▶ **Exercise tasks**
1) Reproduce everything in the passage on entanglement from "Entanglement is a" down to "past, as well.".
2) List every line of the listing that contains the string "model", treating uppercase and lowercase as different.

# Given text start

Entanglement is a condition of being twisted together or entwined, involved with; it speaks of an intimacy gained, even if it was resisted, or ignored or uninvited. It is a term which may gesture towards a relationship or set of social relationships that is complicated, ensnaring, in a tangle, but which also implies a human foldedness. It works with difference and sameness but also with their limits, their predicaments, their moments of complication. It is a concept I find deeply suggestive for the kinds of arguments I want to make in relation to the post-apartheid present, in particular its literary and cultural formations. So often the story of post-apartheid has been told within the register of difference – frequently for good reason, but often, too, ignoring the intricate overlaps that mark the present and, at times, and in important ways, the past, as well.

# Given text end
# Task input start

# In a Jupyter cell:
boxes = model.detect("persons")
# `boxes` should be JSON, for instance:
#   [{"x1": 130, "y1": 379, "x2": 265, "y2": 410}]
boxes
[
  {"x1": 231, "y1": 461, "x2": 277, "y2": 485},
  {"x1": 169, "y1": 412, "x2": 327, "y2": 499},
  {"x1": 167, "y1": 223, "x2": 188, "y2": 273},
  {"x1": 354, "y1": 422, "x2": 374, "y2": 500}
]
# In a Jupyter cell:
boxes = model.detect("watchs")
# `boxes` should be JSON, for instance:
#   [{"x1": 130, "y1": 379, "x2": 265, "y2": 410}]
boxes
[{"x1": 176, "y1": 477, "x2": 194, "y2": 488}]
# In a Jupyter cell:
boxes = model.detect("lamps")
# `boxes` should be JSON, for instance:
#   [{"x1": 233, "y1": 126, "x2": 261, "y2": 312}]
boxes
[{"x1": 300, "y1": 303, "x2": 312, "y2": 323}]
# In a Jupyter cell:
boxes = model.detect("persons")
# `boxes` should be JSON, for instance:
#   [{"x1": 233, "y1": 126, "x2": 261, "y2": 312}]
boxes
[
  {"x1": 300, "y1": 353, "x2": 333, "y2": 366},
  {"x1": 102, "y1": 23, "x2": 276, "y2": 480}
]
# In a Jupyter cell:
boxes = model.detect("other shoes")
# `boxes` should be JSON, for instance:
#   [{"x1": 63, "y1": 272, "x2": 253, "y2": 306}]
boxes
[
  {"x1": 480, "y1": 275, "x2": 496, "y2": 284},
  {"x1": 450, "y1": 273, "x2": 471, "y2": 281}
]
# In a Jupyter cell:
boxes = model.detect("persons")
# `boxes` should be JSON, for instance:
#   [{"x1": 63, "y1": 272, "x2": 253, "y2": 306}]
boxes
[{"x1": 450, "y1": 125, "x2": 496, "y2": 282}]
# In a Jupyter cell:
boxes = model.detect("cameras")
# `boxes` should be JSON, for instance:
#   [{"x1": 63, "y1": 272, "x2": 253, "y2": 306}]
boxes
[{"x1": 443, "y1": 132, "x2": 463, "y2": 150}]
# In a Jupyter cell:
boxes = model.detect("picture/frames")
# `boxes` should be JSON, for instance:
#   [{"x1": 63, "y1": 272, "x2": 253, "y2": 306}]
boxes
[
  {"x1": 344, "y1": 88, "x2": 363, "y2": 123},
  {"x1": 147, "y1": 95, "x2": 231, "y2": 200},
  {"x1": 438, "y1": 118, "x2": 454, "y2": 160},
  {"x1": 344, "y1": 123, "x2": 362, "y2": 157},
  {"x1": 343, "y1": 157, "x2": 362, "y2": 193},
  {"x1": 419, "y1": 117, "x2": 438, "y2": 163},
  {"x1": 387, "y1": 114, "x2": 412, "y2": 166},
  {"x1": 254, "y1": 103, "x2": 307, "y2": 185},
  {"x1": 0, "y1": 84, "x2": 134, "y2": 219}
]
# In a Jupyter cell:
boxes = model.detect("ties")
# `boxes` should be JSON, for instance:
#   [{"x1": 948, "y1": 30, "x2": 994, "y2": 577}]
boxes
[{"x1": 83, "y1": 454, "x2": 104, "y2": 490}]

# Task input end

▶ **Responses**
1)
Entanglement is a condition of being twisted together or entwined, involved with; it speaks of an intimacy gained, even if it was resisted, or ignored or uninvited. It is a term which may gesture towards a relationship or set of social relationships that is complicated, ensnaring, in a tangle, but which also implies a human foldedness. It works with difference and sameness but also with their limits, their predicaments, their moments of complication. It is a concept I find deeply suggestive for the kinds of arguments I want to make in relation to the post-apartheid present, in particular its literary and cultural formations. So often the story of post-apartheid has been told within the register of difference – frequently for good reason, but often, too, ignoring the intricate overlaps that mark the present and, at times, and in important ways, the past, as well.

2)
boxes = model.detect("persons")
boxes = model.detect("watchs")
boxes = model.detect("lamps")
boxes = model.detect("persons")
boxes = model.detect("other shoes")
boxes = model.detect("persons")
boxes = model.detect("cameras")
boxes = model.detect("picture/frames")
boxes = model.detect("ties")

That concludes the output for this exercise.